[Exercise inputs — start]

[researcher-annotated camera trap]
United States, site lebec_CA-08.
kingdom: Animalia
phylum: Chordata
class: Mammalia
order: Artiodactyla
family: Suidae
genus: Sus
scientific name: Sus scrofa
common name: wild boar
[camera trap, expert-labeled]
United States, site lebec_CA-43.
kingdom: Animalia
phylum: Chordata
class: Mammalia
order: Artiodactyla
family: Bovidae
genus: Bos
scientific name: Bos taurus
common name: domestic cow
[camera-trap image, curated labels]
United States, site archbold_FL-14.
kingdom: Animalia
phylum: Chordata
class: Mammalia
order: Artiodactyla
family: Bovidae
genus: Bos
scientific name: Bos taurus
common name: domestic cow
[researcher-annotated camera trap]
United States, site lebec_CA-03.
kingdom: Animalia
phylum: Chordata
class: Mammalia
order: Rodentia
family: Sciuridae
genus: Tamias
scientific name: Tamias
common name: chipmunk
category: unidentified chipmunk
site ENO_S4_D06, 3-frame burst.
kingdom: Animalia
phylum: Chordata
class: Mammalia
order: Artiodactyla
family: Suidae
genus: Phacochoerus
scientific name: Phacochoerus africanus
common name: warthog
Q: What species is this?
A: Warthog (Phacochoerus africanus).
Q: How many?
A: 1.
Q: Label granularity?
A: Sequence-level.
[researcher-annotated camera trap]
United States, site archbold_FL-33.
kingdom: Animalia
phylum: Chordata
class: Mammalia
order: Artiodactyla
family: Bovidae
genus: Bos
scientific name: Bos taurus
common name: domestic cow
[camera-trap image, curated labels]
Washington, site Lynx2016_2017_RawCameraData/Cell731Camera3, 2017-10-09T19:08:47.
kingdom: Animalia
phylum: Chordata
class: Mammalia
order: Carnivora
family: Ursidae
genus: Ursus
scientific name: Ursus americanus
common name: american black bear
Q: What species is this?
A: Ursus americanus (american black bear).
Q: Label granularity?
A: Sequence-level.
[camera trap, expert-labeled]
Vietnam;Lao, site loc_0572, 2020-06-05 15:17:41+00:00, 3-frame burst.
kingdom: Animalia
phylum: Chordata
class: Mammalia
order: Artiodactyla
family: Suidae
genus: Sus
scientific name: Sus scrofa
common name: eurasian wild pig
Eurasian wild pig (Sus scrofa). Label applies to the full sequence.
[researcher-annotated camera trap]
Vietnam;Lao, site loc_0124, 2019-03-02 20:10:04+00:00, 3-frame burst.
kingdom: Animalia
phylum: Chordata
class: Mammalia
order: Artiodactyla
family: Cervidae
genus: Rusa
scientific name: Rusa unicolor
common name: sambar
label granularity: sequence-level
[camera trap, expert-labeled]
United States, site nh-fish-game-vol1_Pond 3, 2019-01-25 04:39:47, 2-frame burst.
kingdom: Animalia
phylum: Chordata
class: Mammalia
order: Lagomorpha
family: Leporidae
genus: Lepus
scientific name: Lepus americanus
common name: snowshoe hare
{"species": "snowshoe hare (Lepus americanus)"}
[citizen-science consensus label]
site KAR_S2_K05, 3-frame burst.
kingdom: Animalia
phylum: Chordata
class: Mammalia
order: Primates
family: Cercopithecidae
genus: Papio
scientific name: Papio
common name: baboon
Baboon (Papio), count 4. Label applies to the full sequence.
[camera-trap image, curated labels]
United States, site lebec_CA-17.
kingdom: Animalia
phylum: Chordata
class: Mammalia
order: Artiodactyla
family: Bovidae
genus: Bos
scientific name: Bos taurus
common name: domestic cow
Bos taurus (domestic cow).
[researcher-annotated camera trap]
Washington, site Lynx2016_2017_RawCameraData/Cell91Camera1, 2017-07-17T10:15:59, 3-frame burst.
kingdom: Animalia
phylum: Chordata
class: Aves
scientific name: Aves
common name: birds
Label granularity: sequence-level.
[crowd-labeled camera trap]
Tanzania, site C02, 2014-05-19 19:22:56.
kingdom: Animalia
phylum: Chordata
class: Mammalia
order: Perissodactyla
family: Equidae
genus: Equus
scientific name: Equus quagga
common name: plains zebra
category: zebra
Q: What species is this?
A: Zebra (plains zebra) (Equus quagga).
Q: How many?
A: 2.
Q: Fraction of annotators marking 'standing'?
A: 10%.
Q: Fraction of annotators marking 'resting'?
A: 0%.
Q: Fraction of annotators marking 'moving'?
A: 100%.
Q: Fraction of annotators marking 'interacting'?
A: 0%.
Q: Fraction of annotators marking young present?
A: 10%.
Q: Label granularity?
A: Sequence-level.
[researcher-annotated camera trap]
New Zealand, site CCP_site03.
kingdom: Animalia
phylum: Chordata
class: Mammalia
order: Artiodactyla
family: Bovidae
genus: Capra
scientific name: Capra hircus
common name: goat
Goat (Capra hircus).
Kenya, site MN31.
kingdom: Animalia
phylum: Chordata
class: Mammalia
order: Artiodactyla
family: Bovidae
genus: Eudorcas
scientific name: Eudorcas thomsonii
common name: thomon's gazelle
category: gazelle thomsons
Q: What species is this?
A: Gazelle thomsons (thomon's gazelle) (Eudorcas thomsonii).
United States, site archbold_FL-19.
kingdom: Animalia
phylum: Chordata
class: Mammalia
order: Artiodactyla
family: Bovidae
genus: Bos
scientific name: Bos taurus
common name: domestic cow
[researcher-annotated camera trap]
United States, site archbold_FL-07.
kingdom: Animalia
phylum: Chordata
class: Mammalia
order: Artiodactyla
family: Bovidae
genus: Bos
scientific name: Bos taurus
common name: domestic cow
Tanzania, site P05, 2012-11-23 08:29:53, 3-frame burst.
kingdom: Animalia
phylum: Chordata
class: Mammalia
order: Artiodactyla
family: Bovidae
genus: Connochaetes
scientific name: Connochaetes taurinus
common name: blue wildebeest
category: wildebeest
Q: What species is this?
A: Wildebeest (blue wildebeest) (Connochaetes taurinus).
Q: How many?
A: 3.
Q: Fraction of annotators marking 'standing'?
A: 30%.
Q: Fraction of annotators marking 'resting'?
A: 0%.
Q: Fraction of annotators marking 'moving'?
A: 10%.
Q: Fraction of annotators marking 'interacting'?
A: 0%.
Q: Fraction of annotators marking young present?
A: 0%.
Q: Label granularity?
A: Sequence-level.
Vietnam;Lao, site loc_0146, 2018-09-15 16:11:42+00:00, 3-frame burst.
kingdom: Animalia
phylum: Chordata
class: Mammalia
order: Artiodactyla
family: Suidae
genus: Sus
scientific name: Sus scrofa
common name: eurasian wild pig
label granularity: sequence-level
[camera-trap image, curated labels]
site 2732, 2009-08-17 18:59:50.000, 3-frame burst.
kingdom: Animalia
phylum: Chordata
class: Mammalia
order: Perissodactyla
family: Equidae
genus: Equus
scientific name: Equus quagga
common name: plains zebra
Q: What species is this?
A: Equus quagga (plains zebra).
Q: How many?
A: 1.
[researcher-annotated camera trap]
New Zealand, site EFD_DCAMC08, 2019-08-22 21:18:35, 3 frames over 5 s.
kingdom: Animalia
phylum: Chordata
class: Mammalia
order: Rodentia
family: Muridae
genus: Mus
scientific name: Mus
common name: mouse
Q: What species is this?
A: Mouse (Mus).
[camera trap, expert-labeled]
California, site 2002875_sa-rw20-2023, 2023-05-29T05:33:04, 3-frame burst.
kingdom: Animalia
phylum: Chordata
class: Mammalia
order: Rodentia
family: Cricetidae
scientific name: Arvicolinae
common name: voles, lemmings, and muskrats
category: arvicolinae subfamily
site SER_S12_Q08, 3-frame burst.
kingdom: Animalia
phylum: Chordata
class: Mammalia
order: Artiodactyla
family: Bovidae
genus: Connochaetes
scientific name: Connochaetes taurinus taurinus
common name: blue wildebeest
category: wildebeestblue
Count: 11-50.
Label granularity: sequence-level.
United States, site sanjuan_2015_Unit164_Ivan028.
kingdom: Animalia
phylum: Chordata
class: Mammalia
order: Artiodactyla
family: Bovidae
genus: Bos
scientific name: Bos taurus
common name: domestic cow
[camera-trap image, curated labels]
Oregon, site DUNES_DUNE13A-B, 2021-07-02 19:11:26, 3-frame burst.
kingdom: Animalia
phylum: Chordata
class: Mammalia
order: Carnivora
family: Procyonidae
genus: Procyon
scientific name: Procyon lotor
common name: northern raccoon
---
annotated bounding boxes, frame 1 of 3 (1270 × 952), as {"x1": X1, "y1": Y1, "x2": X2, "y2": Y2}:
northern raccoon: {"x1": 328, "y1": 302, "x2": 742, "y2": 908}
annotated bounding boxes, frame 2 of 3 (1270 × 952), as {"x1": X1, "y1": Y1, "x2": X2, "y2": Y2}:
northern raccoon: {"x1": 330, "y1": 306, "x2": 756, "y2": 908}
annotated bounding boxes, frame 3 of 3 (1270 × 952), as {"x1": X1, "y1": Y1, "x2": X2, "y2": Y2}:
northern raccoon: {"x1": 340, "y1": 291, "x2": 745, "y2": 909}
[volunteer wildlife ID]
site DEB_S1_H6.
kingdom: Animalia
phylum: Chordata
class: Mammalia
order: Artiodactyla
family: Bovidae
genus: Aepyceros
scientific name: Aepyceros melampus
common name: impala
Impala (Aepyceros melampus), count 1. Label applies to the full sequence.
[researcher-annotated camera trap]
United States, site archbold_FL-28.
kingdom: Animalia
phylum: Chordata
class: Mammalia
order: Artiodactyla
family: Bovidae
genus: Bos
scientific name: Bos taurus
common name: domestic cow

[Exercise inputs — finish]

Copy every single line of the material above that holds "Vietnam".

→ Task answer:
Vietnam;Lao, site loc_0572, 2020-06-05 15:17:41+00:00, 3-frame burst.
Vietnam;Lao, site loc_0124, 2019-03-02 20:10:04+00:00, 3-frame burst.
Vietnam;Lao, site loc_0146, 2018-09-15 16:11:42+00:00, 3-frame burst.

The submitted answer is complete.